App-specific password phishing

Summary

App-specific password phishing is a social engineering technique where an adversary tricks a user into generating an “app-specific password” for their account and then sharing it with the attacker. These legacy passwords are a feature in some major SaaS providers (like Google and Apple) designed to allow older applications that do not support modern authentication (like OAuth 2.0) to access account data.

The attack flow typically involves a pretext where the attacker, posing as a trusted entity (e.g., tech support, a service provider), directs the user to their account’s security settings. The user is then guided through the process of creating a new app-specific password and is instructed to paste this password into a form or chat window controlled by the attacker.

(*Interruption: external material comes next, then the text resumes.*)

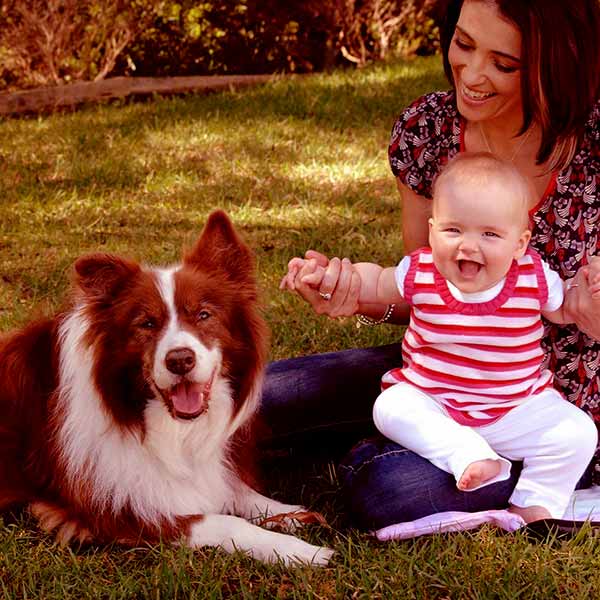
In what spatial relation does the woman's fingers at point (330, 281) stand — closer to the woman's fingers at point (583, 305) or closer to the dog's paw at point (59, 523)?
the woman's fingers at point (583, 305)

Because app-specific passwords are created by an already-authenticated user, they often bypass standard multi-factor authentication (MFA) prompts upon creation. Once the attacker possesses this password, they can gain persistent, programmatic access to the user’s account data (e.g., emails, contacts, files) via APIs, often without triggering the same level of security alerts as a traditional interactive login from an unrecognized device. This makes the access stealthier and more durable than a session token, as these passwords typically remain valid until manually revoked by the user.

This technique is a variant of phishing that targets a specific, often overlooked, credential type. It is similar to [consent phishing] in that it abuses a legitimate feature, but it targets a direct password credential rather than an OAuth consent grant.

They can also be abused at the persistence phase to maintain access to a compromised account in a similar way to ghost logins and API keys.